▼

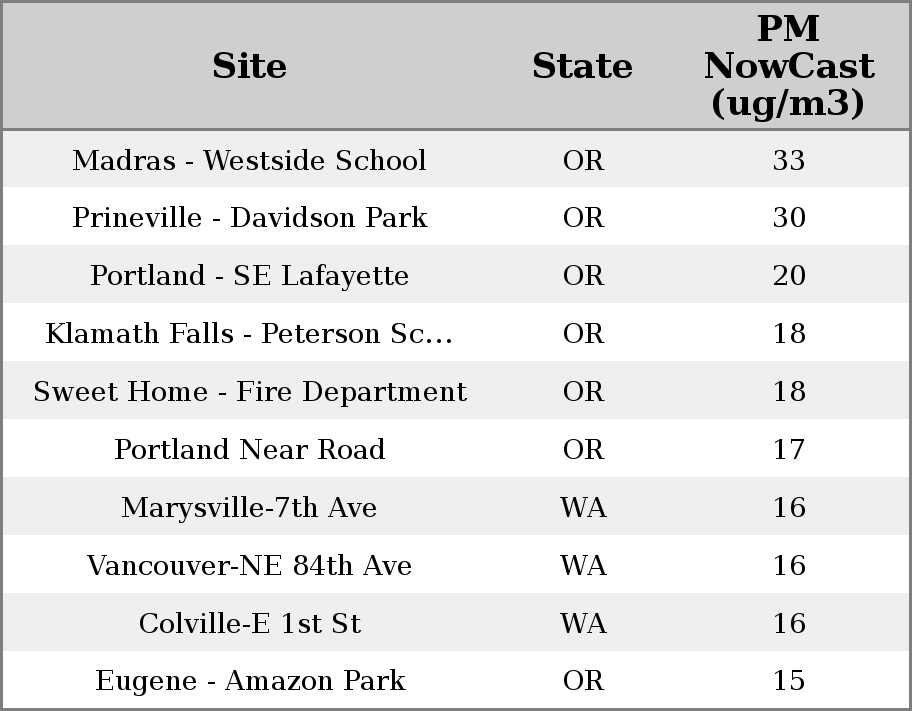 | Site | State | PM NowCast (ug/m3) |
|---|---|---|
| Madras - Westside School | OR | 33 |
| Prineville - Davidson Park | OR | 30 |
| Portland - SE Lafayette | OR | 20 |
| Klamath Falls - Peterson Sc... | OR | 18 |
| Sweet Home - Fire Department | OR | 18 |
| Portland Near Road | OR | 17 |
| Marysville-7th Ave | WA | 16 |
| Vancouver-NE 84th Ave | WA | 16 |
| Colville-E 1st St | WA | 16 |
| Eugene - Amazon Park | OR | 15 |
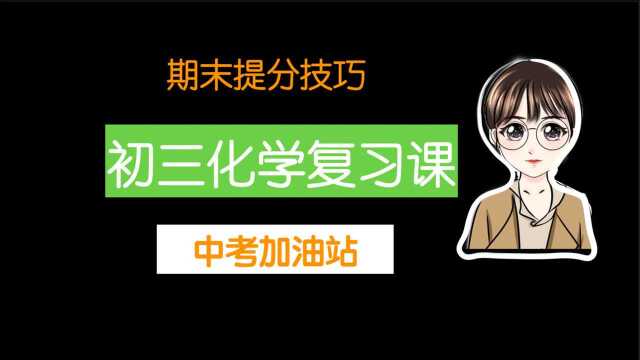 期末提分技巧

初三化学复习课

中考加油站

▲

● What this task involves
An exact copy of the lines from the line containing "Road | OR | 17 |" through the final line of the listing, without pictures, is the expected result.

● Problem solution
| Portland Near Road | OR | 17 |
| Marysville-7th Ave | WA | 16 |
| Vancouver-NE 84th Ave | WA | 16 |
| Colville-E 1st St | WA | 16 |
| Eugene - Amazon Park | OR | 15 |
 期末提分技巧

初三化学复习课

中考加油站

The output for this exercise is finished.